Proverbs 19:15
Laziness brings on deep sleep,
and the shiftless go hungry.
Laziness makes a person weary. Inactivity slows down the body’s metabolism. Taking it easy causes even the easy to become laborious. And as activity grows more wearisome, so then one is unable to produce a living.
We see this in the workplace. There is the employee who drags into work. He then takes a long time to “settle in.” He needs his coffee; he needs to chat a bit. He needs to ease into his work. He then needs to take breaks, check his email, check the news, see how others are doing. He always “has a lot to do”; if only the company would hire more people. In essence he is in a deep sleep even during his waking hours.
Then he wonders why others get promoted over him. He thinks his supervisor doesn’t understand his situation. Nor, now that he thinks about it, did the supervisor in his other job, nor any of the supervisors in the jobs he bounces around in. He suffers hunger in that he cannot afford the things he wants or advance as he thinks he should. But even his hunger cannot move him to do what is necessary because it is more comfortable to rest, to sleep than to be productively active.
So it is with many spiritually. There are many who are quite active in attaining worldly success, but are in a deep sleep spiritually because, well…they just aren’t “religious.” They move about in their dream world, unwilling to wake up from their comfortable beds. They too suffer hunger, but their idleness keeps them from seeking God. They also easily come up with excuses: Who can know the truth? Too many religions. A God of love will not condemn. I have a good heart. Religion is just too much work.
What will mark you day today?
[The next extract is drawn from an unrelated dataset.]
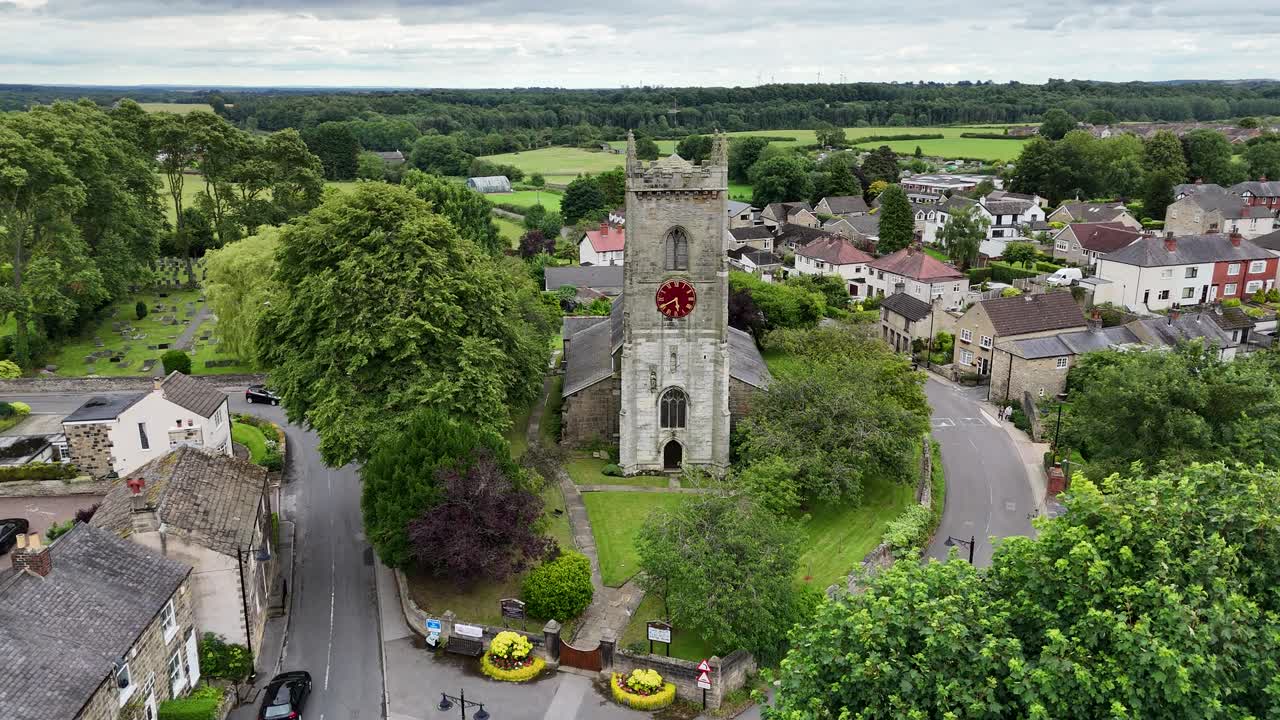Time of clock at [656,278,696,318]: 5:40
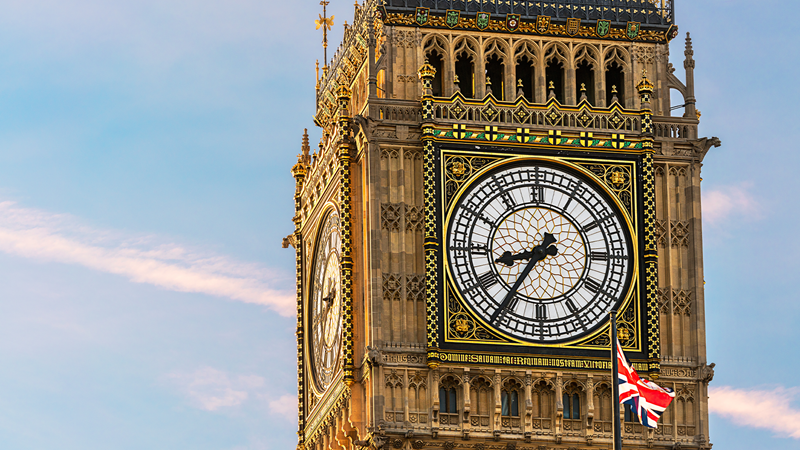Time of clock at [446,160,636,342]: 8:35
Slothfulness or productive activity?
3 John
1 The elder,
To my dear friend Gaius, whom I love in the truth.
2 Dear friend, I pray that you may enjoy good health and that all may go well with you, even as your soul is getting along well. 3 It gave me great joy when some believers came and testified about your faithfulness to the truth, telling how you continue to walk in it. 4 I have no greater joy than to hear that my children are walking in the truth.
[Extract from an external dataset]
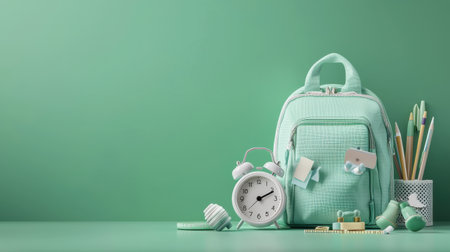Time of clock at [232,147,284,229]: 2:11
5 Dear friend, you are faithful in what you are doing for the brothers and sisters,[a] even though they are strangers to you. 6 They have told the church about your love. Please send them on their way in a manner that honors God. 7 It was for the sake of the Name that they went out, receiving no help from the pagans. 8 We ought therefore to show hospitality to such people so that we may work together for the truth.
9 I wrote to the church, but Diotrephes, who loves to be first, will not welcome us. 10 So when I come, I will call attention to what he is doing, spreading malicious nonsense about us. Not satisfied with that, he even refuses to welcome other believers. He also stops those who want to do so and puts them out of the church.
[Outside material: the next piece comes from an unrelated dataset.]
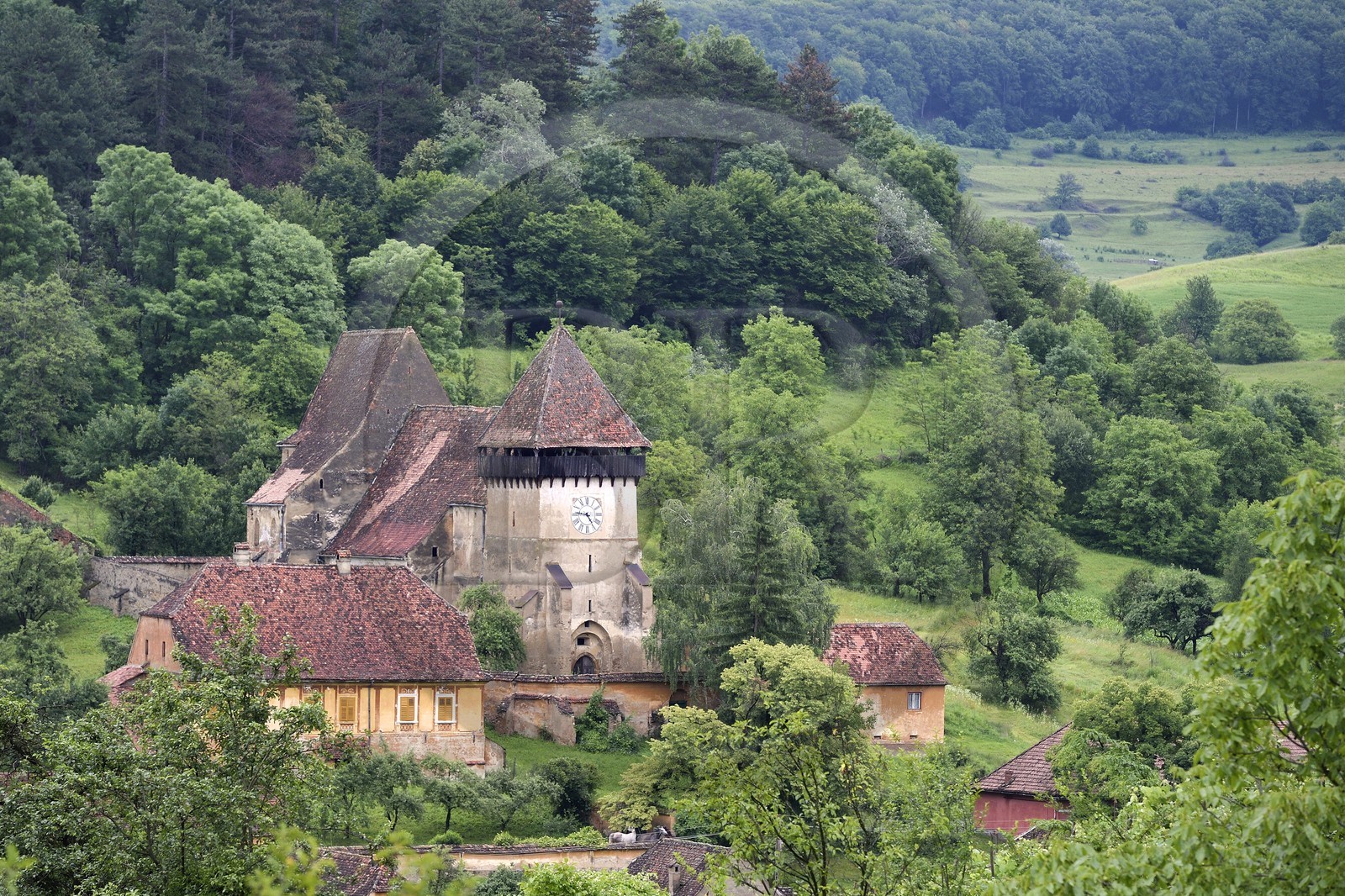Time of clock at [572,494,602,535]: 4:46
11 Dear friend, do not imitate what is evil but what is good. Anyone who does what is good is from God. Anyone who does what is evil has not seen God. 12 Demetrius is well spoken of by everyone—and even by the truth itself. We also speak well of him, and you know that our testimony is true.
13 I have much to write you, but I do not want to do so with pen and ink. 14 I hope to see you soon, and we will talk face to face.
Peace to you. The friends here send their greetings. Greet the friends there by name.